I am cast in Hamlet, one of the Senior Theater Festival’s productions this year. When I got to rehearsal last night, my cast members gathered, laughing and talking. We stretched, put our bags away, sipped our last sips of water, glanced over highlighted scripts. And then we naturally fell into a circle, expanding for each new member as they arrived.
Then? My favorite part of rehearsal began, a part I think is important.
“Let’s play a game.”
And we did—we pointed finger guns at each other and squealed when someone was “Shot”. We let go of our inhibitions, and for a moment we forgot to be adults. We were just children—children in a room, pretending.
We forgot our papers and tests and the lines we hadn’t memorized yet and our friends in the outside world and the missed phone calls from our mothers, and we became fully immersed.
I believe in games. I think they are not only fun but very, very valuable.
---+---
* _Problems to work on_:
[A] Copy a passage from the rehearsal essay, beginning at the words "And we did—we" and stopping after "very, very valuable.".
[B] Continue the rehearsal essay from its last sentence.

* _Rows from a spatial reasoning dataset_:
---+---
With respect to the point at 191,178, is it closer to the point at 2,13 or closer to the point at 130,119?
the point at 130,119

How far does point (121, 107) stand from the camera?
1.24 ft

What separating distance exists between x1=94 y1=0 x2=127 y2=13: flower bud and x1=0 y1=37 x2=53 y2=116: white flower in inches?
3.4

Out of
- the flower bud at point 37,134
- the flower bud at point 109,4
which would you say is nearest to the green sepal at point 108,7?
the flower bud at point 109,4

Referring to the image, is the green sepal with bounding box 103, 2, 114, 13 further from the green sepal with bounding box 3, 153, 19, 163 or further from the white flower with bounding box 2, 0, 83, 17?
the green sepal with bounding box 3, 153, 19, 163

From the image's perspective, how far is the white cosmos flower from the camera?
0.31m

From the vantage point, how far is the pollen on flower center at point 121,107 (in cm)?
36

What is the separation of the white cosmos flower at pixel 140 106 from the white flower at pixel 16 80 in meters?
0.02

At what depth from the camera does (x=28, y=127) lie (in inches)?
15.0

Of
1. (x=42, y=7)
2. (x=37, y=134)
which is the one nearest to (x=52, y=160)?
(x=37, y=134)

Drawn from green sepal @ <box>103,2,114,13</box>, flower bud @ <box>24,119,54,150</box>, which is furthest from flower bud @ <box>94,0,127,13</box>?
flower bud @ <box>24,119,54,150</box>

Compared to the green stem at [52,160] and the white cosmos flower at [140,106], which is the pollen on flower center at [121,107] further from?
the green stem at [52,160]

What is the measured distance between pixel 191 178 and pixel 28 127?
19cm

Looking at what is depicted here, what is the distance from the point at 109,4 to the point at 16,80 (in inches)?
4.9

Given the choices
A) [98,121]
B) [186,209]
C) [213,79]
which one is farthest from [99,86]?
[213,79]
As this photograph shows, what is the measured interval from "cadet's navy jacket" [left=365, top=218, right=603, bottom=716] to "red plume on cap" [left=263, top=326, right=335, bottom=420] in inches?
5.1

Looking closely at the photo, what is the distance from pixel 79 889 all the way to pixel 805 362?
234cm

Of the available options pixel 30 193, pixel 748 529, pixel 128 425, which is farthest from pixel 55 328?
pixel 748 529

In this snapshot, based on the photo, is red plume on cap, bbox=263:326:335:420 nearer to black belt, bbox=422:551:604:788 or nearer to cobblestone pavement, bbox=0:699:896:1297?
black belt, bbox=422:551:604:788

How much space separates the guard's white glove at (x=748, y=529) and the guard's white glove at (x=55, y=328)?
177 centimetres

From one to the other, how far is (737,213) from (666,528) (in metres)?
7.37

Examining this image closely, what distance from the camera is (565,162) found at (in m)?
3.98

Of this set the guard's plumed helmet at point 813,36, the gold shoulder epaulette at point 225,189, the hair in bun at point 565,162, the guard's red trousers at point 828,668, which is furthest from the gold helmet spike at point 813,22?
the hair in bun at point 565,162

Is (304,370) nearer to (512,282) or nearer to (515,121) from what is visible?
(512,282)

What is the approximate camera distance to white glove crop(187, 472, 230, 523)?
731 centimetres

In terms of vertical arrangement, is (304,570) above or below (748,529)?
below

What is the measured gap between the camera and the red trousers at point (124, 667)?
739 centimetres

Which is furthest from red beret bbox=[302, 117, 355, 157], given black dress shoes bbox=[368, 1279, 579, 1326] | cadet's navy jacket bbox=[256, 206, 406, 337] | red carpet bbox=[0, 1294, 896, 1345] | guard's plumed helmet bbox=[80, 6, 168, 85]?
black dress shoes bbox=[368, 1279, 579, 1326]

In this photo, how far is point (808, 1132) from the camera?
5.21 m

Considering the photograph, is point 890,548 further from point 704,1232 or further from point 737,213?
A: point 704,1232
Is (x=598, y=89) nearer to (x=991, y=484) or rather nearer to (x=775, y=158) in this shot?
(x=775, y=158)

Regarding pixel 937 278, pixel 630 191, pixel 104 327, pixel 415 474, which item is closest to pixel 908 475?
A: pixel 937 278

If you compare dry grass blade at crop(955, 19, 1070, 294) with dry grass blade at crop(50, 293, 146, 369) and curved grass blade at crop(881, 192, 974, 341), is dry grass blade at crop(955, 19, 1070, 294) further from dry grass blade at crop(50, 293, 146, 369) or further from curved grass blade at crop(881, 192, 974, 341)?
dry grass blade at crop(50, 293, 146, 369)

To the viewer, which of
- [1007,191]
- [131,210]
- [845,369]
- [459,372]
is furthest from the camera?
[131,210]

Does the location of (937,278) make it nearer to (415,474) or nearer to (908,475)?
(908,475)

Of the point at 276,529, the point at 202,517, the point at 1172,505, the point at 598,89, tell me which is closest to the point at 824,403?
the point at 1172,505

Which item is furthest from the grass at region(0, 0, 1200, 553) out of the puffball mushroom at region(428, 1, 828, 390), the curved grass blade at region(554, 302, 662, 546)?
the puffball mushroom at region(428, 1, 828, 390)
---+---
* _Answers below_:
[A]
And we did—we pointed finger guns at each other and squealed when someone was “Shot”. We let go of our inhibitions, and for a moment we forgot to be adults. We were just children—children in a room, pretending.
We forgot our papers and tests and the lines we hadn’t memorized yet and our friends in the outside world and the missed phone calls from our mothers, and we became fully immersed.
I believe in games. I think they are not only fun but very, very valuable.

[B]
People often don’t want to play once they reach adulthood, and that is a travesty. Children play games because children understand the magic of them, the way that people are transformed by the chance to leap into engaging with one another.
We so rarely allow ourselves to just be with others, to do something silly. But silly is not frivolous—silly is necessary. Silly completes us.
So, on this sunny Thursday afternoon, I challenge you, Loggers, to play. Throw a Frisbee, or race, or play hide and seek.
You are adults, but that doesn’t mean that you can’t, today and every day,let yourself be totally free, just for a few moments.
Playing might surprise you.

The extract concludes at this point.